◆ EXERCISE INSTRUCTIONS ◆
Please copy each line below that contains the string "marking".

:: DATA PROVIDED ::

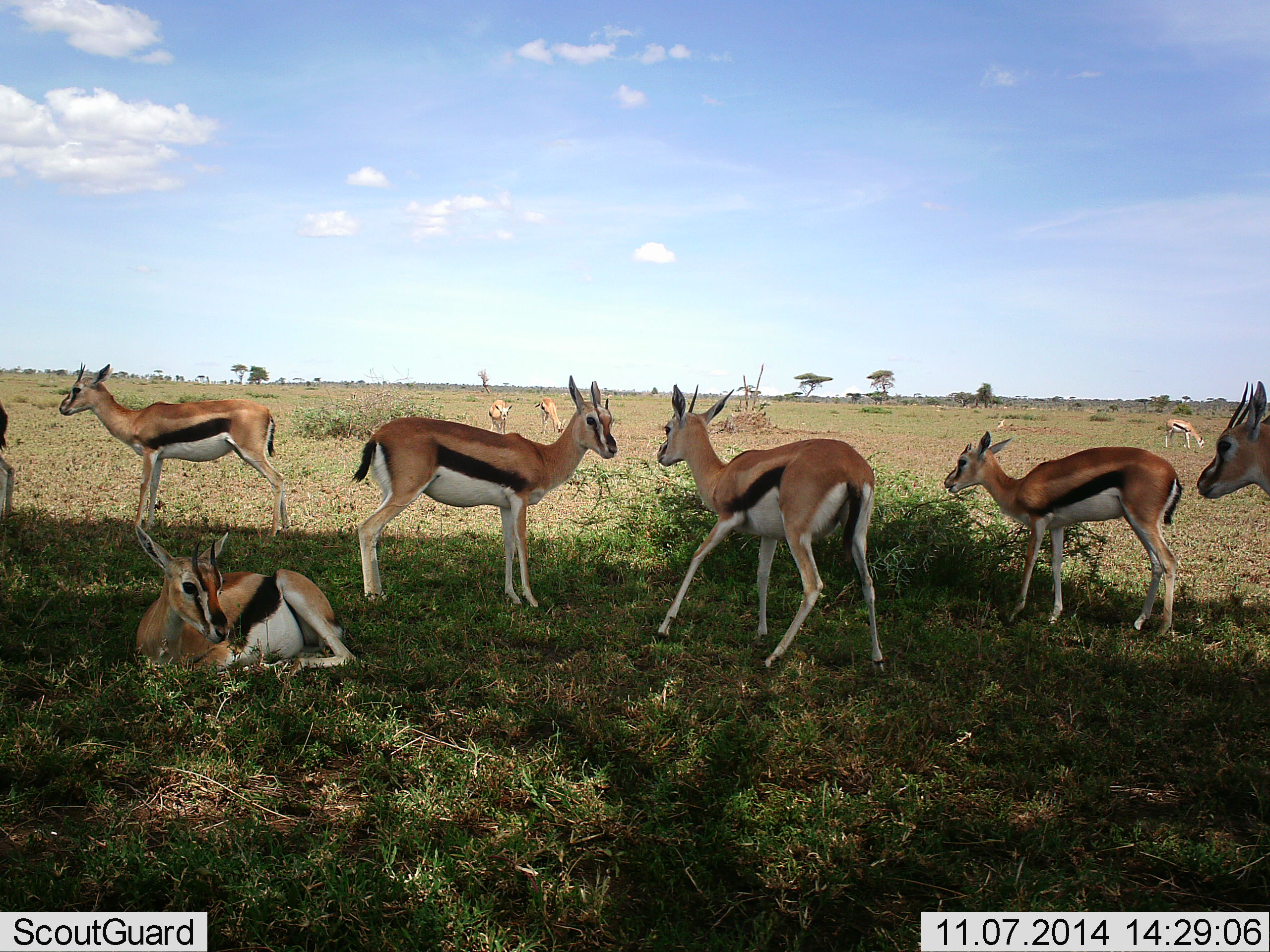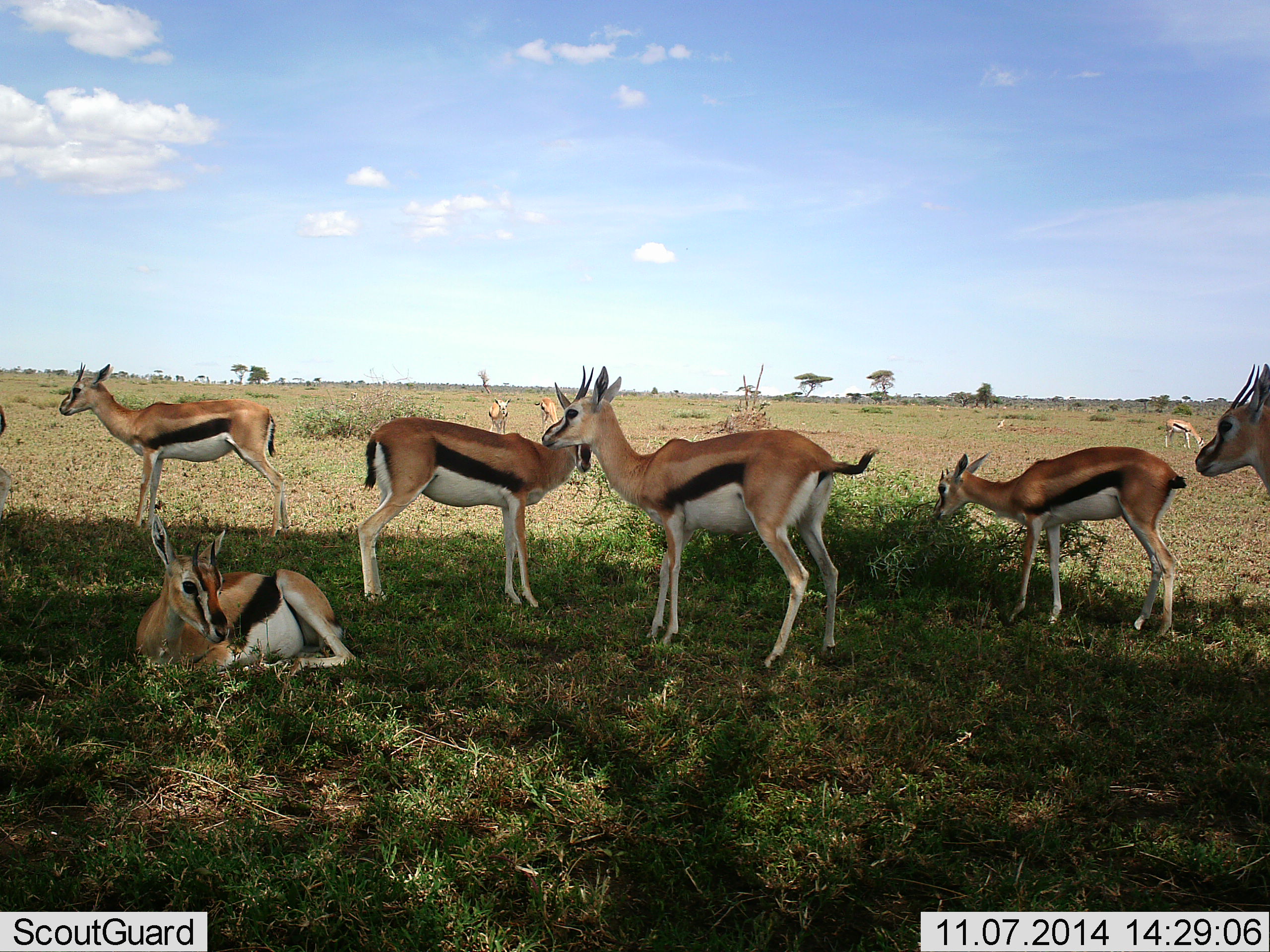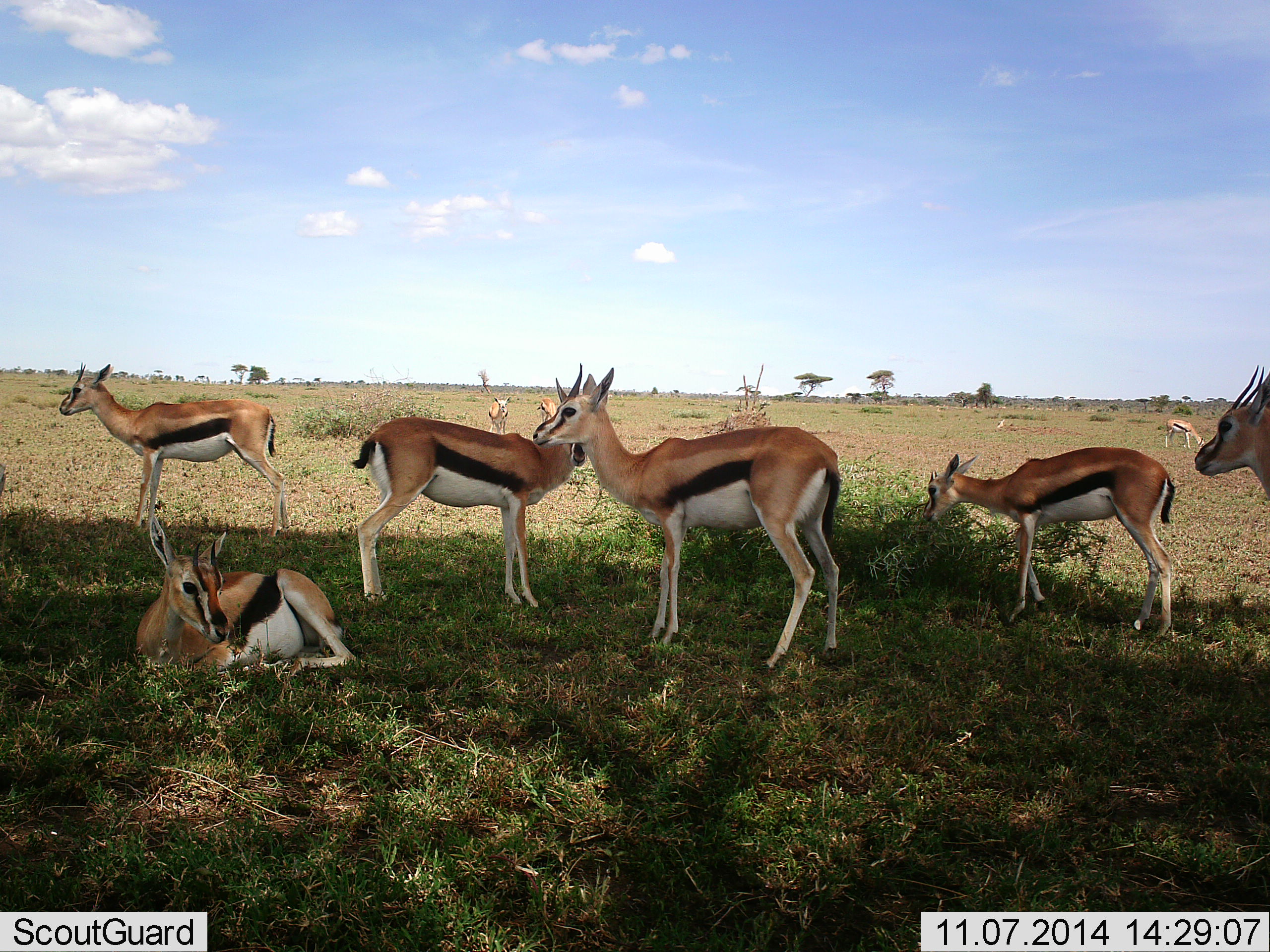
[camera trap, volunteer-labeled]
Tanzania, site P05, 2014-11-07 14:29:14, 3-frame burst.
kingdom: Animalia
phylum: Chordata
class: Mammalia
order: Artiodactyla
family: Bovidae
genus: Eudorcas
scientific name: Eudorcas thomsonii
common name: thomson's gazelle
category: gazellethomsons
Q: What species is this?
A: Gazellethomsons (thomson's gazelle) (Eudorcas thomsonii).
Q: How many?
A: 10.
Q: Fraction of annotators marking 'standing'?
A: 100%.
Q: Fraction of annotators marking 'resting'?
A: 100%.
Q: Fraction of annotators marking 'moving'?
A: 20%.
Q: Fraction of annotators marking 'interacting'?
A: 20%.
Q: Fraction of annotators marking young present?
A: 0%.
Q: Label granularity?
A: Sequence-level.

:::

◆ ANSWER BOX ◆
Q: Fraction of annotators marking 'standing'?
Q: Fraction of annotators marking 'resting'?
Q: Fraction of annotators marking 'moving'?
Q: Fraction of annotators marking 'interacting'?
Q: Fraction of annotators marking young present?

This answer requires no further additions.